» **Quoted text**:
□ □ □ □ □
With that, I give you Jeff and Ryan’s post below. – Anthony

Antarctic Coup de Grace

Posted by Jeff Id on May 20, 2009

I was going to hold off on this post because Dr. Weinstein’s post is getting a lot of attention right now it has been picked up on several blogs and even translated into different languages but this is too good not to post.

Ryan has done something amazing here, no joking. He’s recalibrated the satellite data used in Steig’s Antarctic paper correcting offsets and trends, determined a reasonable number of PC’s for the reconstruction and actually calculated a reasonable trend for the Antarctic with proper cooling and warming distributions – He basically fixed Steig et al. by addressing the very concern I had that AVHRR vs surface station temperature(SST) trends and AVHRR station vs SST correlation were not well related in the Steig paper.

Not only that he demonstrated with a substantial blow the ‘robustness’ of the Steig/Mann method at the same time.

If you’ve followed this discussion whatsoever you’ve got to read this post.

RegEM for this post was originally transported to R by Steve McIntyre, certain versions used are truncated PC by Steve M as well as modified code by Ryan.

Ryan O – Guest post on the Air Vent

I’m certain that all of the discussion about the Steig paper will eventually become stale unless we begin drawing some concrete conclusions. Does the Steig reconstruction accurately (or even semi-accurately) reflect the 50-year temperature history of Antarctica?
□ □ □ □ □
» **Written tasks**:
**1.** List every person named in the Antarctic post, giving each one once in the fullest form the post uses.
**2.** Write out everything in the Antarctic post from "I’m certain that" down to "history of Antarctica?", changing "discussion" to "debate" wherever it occurs.

» **Dataset extract**:
□ □ □ □ □
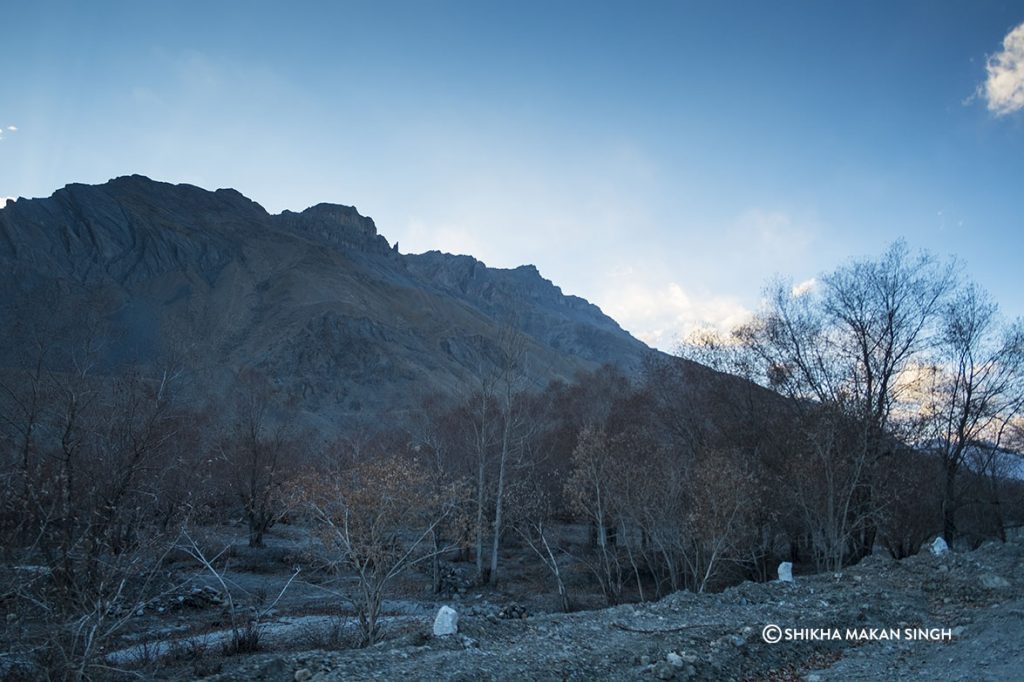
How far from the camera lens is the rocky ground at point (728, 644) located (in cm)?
□ □ □ □ □
» **Answers for this exercise**:
**1.** Anthony; Jeff Id; Dr. Weinstein; Ryan O; Steig; Mann; Steve McIntyre

**2.**
I’m certain that all of the debate about the Steig paper will eventually become stale unless we begin drawing some concrete conclusions. Does the Steig reconstruction accurately (or even semi-accurately) reflect the 50-year temperature history of Antarctica?